Short text fragments from websites:
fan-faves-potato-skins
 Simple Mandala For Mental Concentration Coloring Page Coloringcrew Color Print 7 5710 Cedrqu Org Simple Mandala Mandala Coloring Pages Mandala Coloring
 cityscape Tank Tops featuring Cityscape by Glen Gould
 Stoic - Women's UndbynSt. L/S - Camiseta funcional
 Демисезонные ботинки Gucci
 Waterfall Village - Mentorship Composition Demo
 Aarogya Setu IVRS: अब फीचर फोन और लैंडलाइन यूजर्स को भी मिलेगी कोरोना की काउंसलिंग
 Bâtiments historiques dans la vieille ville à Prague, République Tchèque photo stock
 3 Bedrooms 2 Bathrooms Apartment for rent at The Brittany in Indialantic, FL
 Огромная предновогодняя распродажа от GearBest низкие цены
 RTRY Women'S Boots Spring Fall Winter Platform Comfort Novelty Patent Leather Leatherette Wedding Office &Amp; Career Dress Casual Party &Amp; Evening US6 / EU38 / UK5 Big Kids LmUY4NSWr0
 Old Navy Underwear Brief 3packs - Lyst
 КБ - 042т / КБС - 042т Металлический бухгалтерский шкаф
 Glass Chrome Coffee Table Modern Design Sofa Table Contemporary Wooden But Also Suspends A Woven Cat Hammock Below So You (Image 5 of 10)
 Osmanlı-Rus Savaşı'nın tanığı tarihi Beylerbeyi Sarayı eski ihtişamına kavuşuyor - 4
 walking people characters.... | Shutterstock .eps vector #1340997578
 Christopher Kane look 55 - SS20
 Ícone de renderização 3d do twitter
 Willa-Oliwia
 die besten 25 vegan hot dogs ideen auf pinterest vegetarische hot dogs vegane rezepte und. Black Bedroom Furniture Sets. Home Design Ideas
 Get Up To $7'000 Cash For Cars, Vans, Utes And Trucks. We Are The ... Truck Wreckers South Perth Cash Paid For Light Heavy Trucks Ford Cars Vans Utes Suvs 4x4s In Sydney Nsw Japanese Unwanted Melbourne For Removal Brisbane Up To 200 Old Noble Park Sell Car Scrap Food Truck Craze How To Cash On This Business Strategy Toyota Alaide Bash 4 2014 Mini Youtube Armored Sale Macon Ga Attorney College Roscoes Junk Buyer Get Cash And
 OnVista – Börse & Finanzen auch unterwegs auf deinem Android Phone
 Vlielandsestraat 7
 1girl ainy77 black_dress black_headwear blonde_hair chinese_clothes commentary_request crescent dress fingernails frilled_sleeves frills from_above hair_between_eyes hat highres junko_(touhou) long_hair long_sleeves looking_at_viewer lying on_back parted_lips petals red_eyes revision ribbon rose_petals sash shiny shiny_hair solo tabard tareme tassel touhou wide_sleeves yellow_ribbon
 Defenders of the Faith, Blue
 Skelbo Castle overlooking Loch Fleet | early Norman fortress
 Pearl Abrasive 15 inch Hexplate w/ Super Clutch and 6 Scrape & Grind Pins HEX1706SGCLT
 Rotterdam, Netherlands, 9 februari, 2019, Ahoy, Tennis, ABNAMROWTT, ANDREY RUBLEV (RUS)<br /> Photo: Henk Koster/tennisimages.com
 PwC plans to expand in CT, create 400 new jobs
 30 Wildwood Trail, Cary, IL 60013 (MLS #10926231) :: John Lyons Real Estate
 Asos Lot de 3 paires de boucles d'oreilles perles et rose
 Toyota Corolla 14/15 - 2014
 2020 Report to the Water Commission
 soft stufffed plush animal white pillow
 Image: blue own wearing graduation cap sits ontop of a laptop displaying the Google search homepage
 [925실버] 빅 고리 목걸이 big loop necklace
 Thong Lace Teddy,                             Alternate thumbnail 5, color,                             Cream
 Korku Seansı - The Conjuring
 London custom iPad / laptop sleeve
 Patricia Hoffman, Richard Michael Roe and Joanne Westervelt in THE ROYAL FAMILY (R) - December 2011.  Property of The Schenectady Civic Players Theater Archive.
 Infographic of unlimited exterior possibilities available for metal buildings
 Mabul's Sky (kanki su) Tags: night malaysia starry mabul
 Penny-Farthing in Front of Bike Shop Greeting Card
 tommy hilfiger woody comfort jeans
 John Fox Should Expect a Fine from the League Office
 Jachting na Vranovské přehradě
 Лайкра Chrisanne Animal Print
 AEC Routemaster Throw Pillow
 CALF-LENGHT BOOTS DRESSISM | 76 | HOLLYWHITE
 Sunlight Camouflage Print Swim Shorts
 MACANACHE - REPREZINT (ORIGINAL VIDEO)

§ **What the task requires**: Search the entries for "Women" and copy out each line that has it.

§ **Exercise output**:
 Stoic - Women's UndbynSt. L/S - Camiseta funcional
 RTRY Women'S Boots Spring Fall Winter Platform Comfort Novelty Patent Leather Leatherette Wedding Office &Amp; Career Dress Casual Party &Amp; Evening US6 / EU38 / UK5 Big Kids LmUY4NSWr0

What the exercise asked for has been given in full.